++++ TEXTO FORNECIDO ++++

Ainda há juízes em Brasília

Felizmente resiste, em meio à gritaria moralista, a consciência de que é preciso respeito incondicional à lei.

Notas & Informações, O Estado de S.Paulo

08 de dezembro de 2019 | 03h00

É conhecida a história do moleiro de Sans-Souci, escrita em forma de poema por François Andrieux no século 18. Nela, o moleiro se nega a vender seu moinho ao rei Frederico 2.º da Prússia, interessado em usar o terreno para expandir um palácio. O monarca, então, ameaça tomar a propriedade à força, ao que o moleiro responde: “Como se não houvesse juízes em Berlim!”. Ou seja, o moleiro acreditava na capacidade da Justiça de fazer valer o que está na lei – a proteção do direito à propriedade contra o arbítrio do rei.

Pode-se dizer, como fez o moleiro prussiano, que ainda há juízes em Brasília, a lembrar aos espíritos autoritários que o limite de seus arroubos é a lei. Foi o que fez na quarta-feira passada o juiz Marcus Vinicius Reis Bastos, da 12.ª Vara Federal Criminal do Distrito Federal, ao absolver os ex-presidentes Luiz Inácio Lula da Silva e Dilma Rousseff, além dos ex-ministros Antonio Palocci e Guido Mantega e o ex-tesoureiro do PT João Vaccari Neto, da acusação de formação de quadrilha.

O magistrado não absolveu os réus de outras – e cabeludas – acusações de corrupção e lavagem de dinheiro, que constam em processos que ainda estão em curso ou já resultaram em condenação. O quinteto petista decerto ainda terá muitas contas a prestar à Justiça.

Isso não significa, contudo, que os citados no processo, “na qualidade de membros do Partido dos Trabalhadores, com vontade livre e consciente, de forma estável, profissionalizada, preordenada, com estrutura definida e com repartição de tarefas, constituíram, integraram e estruturaram uma organização criminosa, com atuação durante o período em que os dois primeiros denunciados sucessivamente titularizaram (sic) a Presidência da República, para cometimento de uma miríade de delitos, em especial contra a administração pública em geral”, conforme a denúncia oferecida pela Procuradoria-Geral da República (PGR) em 2017.

++++ DADOS DISPONÍVEIS ++++

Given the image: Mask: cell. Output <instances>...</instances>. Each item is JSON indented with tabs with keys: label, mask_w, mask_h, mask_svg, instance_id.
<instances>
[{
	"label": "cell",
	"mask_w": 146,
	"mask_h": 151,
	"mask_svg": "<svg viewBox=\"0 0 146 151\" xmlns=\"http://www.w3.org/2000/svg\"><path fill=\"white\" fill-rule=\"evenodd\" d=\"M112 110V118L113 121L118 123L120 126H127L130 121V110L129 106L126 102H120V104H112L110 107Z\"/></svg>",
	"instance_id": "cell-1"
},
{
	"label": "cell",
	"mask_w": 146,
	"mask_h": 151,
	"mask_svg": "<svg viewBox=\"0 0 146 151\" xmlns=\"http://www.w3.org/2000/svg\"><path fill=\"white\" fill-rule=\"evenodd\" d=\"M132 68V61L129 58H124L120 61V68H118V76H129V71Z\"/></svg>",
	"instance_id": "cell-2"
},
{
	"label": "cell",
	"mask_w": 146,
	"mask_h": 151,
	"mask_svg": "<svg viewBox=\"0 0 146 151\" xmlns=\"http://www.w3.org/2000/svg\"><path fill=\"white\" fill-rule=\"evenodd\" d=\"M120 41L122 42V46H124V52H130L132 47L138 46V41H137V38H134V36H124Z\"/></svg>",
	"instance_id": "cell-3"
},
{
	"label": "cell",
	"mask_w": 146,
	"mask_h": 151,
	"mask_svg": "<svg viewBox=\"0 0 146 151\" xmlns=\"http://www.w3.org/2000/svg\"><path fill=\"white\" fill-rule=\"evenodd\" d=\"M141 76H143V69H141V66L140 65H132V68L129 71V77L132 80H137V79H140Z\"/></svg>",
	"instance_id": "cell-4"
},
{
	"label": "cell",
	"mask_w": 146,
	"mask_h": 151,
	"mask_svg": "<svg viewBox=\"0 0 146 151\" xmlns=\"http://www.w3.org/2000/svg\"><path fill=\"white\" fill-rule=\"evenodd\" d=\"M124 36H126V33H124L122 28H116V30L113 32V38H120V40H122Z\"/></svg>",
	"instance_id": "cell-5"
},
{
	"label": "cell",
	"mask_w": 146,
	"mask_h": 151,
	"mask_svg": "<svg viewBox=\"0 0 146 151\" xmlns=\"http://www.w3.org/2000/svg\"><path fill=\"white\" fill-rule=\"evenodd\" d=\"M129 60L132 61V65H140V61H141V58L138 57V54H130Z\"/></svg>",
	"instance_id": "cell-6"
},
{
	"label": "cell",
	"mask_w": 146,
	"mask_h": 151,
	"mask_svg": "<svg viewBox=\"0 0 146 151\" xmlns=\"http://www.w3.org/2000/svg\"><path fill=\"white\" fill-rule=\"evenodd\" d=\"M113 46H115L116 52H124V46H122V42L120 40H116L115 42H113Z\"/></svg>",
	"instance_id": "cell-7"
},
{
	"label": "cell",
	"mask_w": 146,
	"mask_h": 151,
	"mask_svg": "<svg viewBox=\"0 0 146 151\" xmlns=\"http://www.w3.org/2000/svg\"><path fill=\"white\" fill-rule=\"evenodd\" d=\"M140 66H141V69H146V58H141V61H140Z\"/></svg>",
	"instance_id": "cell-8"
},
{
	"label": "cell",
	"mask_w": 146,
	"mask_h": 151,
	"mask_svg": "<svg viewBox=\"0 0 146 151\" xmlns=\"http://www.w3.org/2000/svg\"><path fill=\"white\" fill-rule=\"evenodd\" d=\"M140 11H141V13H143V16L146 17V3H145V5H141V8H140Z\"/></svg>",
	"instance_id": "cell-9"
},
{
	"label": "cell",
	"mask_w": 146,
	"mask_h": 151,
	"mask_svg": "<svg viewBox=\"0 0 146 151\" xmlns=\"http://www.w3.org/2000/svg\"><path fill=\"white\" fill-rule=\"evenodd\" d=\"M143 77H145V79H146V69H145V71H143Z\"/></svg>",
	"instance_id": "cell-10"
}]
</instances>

++++

Transcreva, do texto sobre os juízes em Brasília, tudo o que vai de "Pode-se dizer, como" até "prestar à Justiça.".

RESPOSTA:
Pode-se dizer, como fez o moleiro prussiano, que ainda há juízes em Brasília, a lembrar aos espíritos autoritários que o limite de seus arroubos é a lei. Foi o que fez na quarta-feira passada o juiz Marcus Vinicius Reis Bastos, da 12.ª Vara Federal Criminal do Distrito Federal, ao absolver os ex-presidentes Luiz Inácio Lula da Silva e Dilma Rousseff, além dos ex-ministros Antonio Palocci e Guido Mantega e o ex-tesoureiro do PT João Vaccari Neto, da acusação de formação de quadrilha.

O magistrado não absolveu os réus de outras – e cabeludas – acusações de corrupção e lavagem de dinheiro, que constam em processos que ainda estão em curso ou já resultaram em condenação. O quinteto petista decerto ainda terá muitas contas a prestar à Justiça.